-
Notifications
You must be signed in to change notification settings - Fork 2.5k
Description
What happens?
I have large dataset that contains a deeply nested json field I am attempting to unnest. It is the ingredients column that is part of this dataset:
https://huggingface.co/datasets/openfoodfacts/product-database
I have loaded this parquet file into my database and I am attempting to unnest it with the following query:
with
parsed_ingredients as (
select code, ingredients::json[] as json_array
from "mydb"."main_raw"."raw__open_food_facts"
),
ingredient_hierarchy as (
select
code,
unnest(json_array, max_depth := 2) as ingredient_name,
generate_subscripts(json_array, 1) as ingredient_order,
from parsed_ingredients
)
select *
from ingredient_hierarchy
order by code, ingredient_order
When running it results in the following error (note I am limiting my duckdb instance to only use 8gb to run on my hardware):
Out of Memory Error: could not allocate block of size 256.0 KiB (7.4 GiB/7.4 GiB used)

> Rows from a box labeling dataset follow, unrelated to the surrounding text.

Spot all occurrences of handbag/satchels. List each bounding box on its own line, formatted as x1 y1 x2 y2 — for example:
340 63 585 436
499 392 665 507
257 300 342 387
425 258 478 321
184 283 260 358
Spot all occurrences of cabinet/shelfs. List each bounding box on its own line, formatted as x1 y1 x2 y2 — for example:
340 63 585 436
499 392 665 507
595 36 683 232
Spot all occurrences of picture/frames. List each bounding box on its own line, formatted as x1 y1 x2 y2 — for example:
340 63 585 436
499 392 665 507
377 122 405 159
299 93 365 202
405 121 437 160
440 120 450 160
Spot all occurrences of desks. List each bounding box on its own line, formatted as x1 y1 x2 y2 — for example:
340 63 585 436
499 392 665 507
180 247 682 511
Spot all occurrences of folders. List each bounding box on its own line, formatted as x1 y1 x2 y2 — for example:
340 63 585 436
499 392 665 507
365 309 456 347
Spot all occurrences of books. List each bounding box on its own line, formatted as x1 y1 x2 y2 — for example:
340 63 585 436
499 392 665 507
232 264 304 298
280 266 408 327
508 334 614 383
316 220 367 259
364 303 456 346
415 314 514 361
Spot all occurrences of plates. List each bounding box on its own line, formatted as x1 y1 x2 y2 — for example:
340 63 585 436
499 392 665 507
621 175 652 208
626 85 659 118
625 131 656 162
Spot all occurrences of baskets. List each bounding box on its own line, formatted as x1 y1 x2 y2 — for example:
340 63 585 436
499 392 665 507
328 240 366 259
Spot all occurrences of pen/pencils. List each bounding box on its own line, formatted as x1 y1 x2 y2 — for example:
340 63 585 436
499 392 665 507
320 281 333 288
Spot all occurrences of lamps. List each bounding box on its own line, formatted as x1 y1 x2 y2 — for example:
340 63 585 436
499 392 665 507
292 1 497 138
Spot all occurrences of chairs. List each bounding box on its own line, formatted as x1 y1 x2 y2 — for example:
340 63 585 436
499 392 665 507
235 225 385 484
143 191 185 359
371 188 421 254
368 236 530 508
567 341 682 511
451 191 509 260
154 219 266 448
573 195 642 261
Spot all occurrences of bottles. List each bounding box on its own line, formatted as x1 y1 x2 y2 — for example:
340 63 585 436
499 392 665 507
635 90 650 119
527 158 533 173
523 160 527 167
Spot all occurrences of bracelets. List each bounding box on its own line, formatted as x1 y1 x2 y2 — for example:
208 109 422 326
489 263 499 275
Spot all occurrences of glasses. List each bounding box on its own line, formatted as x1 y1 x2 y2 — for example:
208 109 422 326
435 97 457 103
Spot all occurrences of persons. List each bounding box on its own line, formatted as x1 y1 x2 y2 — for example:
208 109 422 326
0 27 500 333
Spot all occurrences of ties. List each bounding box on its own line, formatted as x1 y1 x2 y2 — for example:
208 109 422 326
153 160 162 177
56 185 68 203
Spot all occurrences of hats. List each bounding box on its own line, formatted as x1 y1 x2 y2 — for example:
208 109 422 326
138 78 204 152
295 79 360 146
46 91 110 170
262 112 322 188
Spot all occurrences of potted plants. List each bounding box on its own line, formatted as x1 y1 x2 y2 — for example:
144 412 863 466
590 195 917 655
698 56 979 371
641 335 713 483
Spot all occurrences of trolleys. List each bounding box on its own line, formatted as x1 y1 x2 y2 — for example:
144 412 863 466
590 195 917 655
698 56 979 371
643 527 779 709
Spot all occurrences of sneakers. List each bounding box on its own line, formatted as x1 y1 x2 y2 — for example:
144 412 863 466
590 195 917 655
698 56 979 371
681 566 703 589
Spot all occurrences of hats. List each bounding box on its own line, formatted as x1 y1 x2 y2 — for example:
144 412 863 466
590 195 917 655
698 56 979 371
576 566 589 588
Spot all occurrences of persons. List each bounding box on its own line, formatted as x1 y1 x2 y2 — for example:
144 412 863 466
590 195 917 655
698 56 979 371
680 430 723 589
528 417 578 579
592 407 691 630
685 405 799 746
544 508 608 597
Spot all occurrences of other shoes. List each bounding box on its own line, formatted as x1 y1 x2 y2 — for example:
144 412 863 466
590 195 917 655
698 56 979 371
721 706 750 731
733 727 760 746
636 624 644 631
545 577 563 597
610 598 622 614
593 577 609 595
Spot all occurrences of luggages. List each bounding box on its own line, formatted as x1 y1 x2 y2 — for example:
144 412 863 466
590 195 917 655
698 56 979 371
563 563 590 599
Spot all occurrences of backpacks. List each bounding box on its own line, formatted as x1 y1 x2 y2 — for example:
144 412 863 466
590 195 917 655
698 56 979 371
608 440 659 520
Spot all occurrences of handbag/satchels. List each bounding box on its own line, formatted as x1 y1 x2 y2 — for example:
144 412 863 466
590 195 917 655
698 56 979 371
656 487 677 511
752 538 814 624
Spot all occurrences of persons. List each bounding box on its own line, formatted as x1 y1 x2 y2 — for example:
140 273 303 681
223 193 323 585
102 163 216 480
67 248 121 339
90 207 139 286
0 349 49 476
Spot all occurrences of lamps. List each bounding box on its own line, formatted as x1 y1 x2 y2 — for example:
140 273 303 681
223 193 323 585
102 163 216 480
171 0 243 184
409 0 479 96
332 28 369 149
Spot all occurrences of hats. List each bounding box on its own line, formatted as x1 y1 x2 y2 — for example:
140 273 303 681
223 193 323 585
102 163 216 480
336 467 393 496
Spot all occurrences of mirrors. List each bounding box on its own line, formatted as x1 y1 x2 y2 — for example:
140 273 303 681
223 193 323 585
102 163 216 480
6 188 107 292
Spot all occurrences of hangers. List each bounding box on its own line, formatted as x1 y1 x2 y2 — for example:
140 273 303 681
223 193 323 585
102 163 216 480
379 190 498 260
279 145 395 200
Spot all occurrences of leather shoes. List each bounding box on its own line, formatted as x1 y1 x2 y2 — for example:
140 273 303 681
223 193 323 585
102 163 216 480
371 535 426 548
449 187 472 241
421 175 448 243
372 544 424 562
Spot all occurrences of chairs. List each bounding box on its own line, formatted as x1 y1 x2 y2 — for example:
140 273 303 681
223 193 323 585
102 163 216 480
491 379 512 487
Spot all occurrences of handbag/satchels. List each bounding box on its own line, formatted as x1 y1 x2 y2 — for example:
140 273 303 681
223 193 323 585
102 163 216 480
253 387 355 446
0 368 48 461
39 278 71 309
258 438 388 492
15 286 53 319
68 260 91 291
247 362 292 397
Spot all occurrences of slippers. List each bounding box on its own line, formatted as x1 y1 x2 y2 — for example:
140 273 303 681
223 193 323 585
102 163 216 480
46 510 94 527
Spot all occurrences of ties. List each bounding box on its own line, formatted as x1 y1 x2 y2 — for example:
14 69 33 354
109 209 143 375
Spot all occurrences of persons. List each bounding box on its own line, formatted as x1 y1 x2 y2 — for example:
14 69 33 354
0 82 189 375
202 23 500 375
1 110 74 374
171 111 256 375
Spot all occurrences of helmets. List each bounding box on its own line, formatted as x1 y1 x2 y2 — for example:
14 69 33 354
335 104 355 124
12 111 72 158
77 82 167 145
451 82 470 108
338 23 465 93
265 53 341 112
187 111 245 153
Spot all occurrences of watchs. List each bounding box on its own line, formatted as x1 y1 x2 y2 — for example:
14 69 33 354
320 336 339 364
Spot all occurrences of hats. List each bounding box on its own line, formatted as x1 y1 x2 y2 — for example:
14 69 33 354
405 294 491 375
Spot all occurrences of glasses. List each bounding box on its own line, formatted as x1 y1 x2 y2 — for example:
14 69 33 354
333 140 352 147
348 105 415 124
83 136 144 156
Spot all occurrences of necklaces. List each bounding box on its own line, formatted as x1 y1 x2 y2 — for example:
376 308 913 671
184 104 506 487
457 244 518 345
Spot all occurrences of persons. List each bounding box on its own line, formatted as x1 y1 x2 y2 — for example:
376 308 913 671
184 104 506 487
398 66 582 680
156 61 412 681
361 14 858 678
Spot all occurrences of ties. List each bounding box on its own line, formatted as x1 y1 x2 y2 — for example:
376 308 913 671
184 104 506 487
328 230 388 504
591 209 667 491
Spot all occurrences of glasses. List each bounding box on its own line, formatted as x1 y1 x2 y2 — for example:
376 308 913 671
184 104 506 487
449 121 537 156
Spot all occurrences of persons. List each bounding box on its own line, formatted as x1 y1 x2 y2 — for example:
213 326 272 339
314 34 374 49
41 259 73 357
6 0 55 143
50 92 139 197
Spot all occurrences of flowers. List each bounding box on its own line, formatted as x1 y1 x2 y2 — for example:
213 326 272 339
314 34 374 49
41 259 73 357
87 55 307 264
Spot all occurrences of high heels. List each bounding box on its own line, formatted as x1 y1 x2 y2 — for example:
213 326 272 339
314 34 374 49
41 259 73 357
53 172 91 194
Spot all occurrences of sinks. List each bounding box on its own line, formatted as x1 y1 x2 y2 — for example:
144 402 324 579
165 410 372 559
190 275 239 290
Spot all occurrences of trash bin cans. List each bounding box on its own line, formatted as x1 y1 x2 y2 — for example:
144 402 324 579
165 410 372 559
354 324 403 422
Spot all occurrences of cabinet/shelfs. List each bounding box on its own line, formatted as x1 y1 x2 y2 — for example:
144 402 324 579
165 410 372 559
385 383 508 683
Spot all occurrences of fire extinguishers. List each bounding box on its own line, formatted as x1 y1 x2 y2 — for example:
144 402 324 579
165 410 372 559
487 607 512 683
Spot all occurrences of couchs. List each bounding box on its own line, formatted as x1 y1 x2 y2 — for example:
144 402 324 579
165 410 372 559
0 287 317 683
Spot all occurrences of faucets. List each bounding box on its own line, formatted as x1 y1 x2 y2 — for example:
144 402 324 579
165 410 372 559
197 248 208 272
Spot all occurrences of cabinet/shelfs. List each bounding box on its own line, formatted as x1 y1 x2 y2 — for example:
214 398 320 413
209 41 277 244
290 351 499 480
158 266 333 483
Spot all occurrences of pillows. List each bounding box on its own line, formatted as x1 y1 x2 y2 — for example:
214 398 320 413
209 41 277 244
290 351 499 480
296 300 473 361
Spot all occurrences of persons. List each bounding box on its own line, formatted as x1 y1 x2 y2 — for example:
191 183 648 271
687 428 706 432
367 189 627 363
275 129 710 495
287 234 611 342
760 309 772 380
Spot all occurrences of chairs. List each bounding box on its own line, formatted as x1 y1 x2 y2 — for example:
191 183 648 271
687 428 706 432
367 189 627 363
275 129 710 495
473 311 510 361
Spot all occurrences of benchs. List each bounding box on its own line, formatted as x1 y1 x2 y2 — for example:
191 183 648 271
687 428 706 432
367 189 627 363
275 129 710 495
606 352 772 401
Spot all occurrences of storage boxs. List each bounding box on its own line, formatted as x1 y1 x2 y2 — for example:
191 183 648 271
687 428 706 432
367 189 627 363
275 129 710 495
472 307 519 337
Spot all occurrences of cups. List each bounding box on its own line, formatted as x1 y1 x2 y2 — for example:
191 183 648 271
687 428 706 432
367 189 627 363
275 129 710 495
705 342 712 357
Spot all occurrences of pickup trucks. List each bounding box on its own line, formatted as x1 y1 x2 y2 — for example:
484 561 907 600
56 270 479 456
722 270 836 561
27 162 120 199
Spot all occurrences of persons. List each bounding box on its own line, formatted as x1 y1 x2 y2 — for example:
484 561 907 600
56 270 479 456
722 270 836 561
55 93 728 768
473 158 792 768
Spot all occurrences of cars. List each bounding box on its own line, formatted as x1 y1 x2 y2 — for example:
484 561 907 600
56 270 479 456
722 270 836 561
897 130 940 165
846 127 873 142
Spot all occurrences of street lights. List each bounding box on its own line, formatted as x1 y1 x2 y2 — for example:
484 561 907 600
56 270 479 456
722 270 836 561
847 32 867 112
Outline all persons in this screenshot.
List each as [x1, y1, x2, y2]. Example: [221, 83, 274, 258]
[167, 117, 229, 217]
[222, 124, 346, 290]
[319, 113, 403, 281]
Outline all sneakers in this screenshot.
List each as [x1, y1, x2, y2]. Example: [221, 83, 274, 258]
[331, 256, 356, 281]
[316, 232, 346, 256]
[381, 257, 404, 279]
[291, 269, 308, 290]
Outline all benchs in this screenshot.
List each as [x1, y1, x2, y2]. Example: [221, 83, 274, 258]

I have also tried converting the field to a struct first but this causes it run out of memory before I even begin unnesting. How can i properly process this field without running OOM?
To Reproduce
Download the parquet data and run the code above to reporoduce.
OS:
Windows
DuckDB Version:
1.7.0
DuckDB Client:
DuckDB-DBT
Hardware:
No response
Full Name:
Kyle Burke
Affiliation:
None
What is the latest build you tested with? If possible, we recommend testing with the latest nightly build.
I have tested with a stable release
Did you include all relevant data sets for reproducing the issue?
Yes
Did you include all code required to reproduce the issue?
- Yes, I have
Did you include all relevant configuration (e.g., CPU architecture, Python version, Linux distribution) to reproduce the issue?
- Yes, I have